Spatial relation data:
---

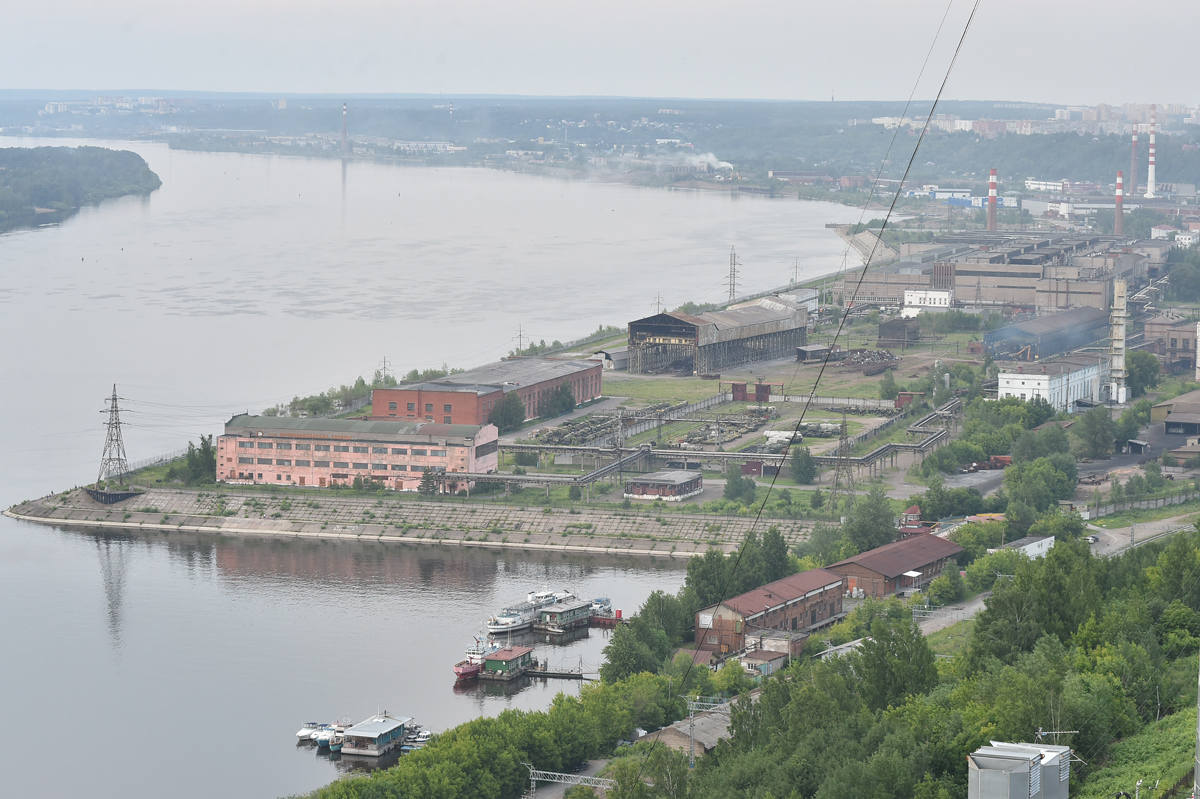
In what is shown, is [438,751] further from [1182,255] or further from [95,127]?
[95,127]

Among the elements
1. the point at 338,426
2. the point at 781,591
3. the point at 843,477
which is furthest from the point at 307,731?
the point at 843,477

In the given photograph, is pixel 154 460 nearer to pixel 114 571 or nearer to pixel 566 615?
pixel 114 571

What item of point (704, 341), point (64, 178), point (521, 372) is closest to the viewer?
point (521, 372)

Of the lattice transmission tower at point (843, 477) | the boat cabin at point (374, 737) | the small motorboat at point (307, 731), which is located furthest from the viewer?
the lattice transmission tower at point (843, 477)

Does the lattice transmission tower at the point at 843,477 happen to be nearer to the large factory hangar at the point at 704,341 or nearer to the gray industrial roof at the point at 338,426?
the gray industrial roof at the point at 338,426

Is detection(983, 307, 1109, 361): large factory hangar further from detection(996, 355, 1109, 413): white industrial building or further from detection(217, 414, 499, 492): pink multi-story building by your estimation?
detection(217, 414, 499, 492): pink multi-story building

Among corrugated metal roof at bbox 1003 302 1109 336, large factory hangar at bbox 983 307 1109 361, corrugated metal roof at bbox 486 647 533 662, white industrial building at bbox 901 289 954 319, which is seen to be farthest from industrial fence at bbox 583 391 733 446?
white industrial building at bbox 901 289 954 319

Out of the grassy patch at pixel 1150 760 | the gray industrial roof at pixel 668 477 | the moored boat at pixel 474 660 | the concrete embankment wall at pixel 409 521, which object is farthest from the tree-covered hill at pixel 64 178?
the grassy patch at pixel 1150 760
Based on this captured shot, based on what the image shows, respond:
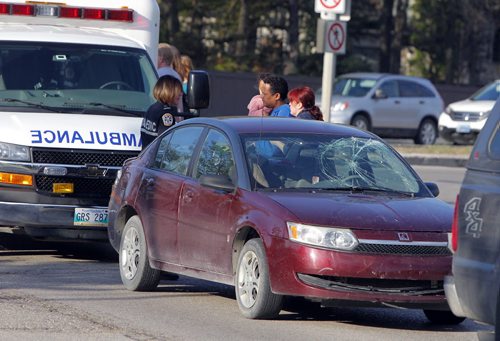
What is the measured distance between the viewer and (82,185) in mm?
12062

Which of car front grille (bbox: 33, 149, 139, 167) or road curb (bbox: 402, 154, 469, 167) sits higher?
car front grille (bbox: 33, 149, 139, 167)

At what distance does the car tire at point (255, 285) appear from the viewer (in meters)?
8.84

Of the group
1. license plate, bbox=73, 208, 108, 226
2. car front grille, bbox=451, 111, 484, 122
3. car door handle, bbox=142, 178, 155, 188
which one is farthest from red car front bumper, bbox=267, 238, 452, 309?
car front grille, bbox=451, 111, 484, 122

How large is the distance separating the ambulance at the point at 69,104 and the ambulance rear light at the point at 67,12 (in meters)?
0.01

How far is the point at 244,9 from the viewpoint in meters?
47.0

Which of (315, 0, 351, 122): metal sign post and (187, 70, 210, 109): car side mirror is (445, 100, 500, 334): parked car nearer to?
(187, 70, 210, 109): car side mirror

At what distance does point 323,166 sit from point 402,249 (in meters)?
1.24

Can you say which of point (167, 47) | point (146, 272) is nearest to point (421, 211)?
point (146, 272)

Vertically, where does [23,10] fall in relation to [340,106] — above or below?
above

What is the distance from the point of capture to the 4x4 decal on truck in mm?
7012

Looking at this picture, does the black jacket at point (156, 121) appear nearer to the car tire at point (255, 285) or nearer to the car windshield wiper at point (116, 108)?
the car windshield wiper at point (116, 108)

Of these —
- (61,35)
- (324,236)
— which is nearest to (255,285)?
(324,236)

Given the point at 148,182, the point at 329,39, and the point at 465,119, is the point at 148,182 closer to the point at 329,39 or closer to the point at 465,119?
the point at 329,39

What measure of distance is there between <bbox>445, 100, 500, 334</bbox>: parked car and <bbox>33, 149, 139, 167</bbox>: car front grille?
5.38m
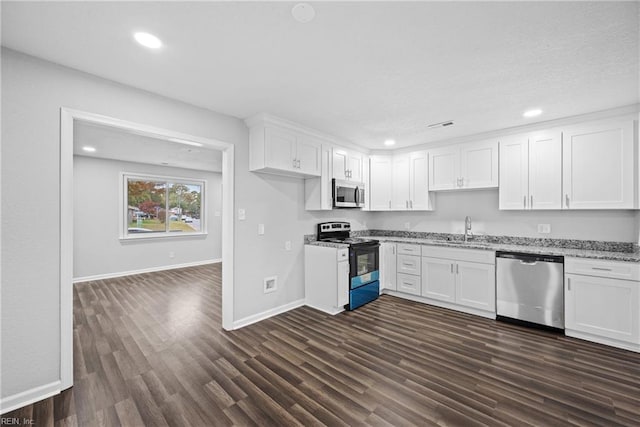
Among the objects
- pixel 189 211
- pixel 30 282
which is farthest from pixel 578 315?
pixel 189 211

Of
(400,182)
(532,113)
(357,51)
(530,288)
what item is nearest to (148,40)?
(357,51)

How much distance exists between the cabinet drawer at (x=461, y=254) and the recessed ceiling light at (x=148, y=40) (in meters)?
3.81

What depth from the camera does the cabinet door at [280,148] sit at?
10.5ft

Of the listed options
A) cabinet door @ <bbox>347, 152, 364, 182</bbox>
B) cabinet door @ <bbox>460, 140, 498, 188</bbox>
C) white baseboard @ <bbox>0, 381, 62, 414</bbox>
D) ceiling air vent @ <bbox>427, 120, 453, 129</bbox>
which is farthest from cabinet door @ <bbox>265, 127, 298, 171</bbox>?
white baseboard @ <bbox>0, 381, 62, 414</bbox>

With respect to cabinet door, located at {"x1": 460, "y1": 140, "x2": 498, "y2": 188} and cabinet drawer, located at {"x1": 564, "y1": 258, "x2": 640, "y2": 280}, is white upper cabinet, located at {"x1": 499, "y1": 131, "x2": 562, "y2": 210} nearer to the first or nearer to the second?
cabinet door, located at {"x1": 460, "y1": 140, "x2": 498, "y2": 188}

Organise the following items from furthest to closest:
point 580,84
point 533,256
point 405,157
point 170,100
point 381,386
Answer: point 405,157 < point 533,256 < point 170,100 < point 580,84 < point 381,386

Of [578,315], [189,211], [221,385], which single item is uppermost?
[189,211]

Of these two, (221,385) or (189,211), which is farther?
(189,211)

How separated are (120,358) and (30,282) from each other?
1.05 meters

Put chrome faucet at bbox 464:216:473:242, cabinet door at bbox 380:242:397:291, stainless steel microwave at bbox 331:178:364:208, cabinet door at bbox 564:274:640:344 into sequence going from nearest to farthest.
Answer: cabinet door at bbox 564:274:640:344
stainless steel microwave at bbox 331:178:364:208
chrome faucet at bbox 464:216:473:242
cabinet door at bbox 380:242:397:291

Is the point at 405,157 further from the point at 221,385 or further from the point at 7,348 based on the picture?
the point at 7,348

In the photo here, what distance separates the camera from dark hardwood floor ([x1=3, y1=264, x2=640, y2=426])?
1822 millimetres

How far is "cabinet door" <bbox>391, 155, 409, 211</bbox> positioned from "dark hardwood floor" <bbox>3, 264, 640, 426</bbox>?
6.13 ft

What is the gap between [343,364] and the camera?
2424mm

---

GOAL:
Shift every distance in the answers up by 54, and rewrite all the lines from the line with "In the photo" through the end of the items, requests included.

REPLY:
In the photo here, what distance separates the camera from dark hardwood floor ([x1=3, y1=264, x2=640, y2=426])?
1876 millimetres

How far is "cabinet door" <bbox>391, 155, 409, 211</bbox> positioned from "dark hardwood floor" <bbox>3, 264, 640, 426</bbox>?
60.13 ft

What is the gap between [343,364] and the camera?
2478mm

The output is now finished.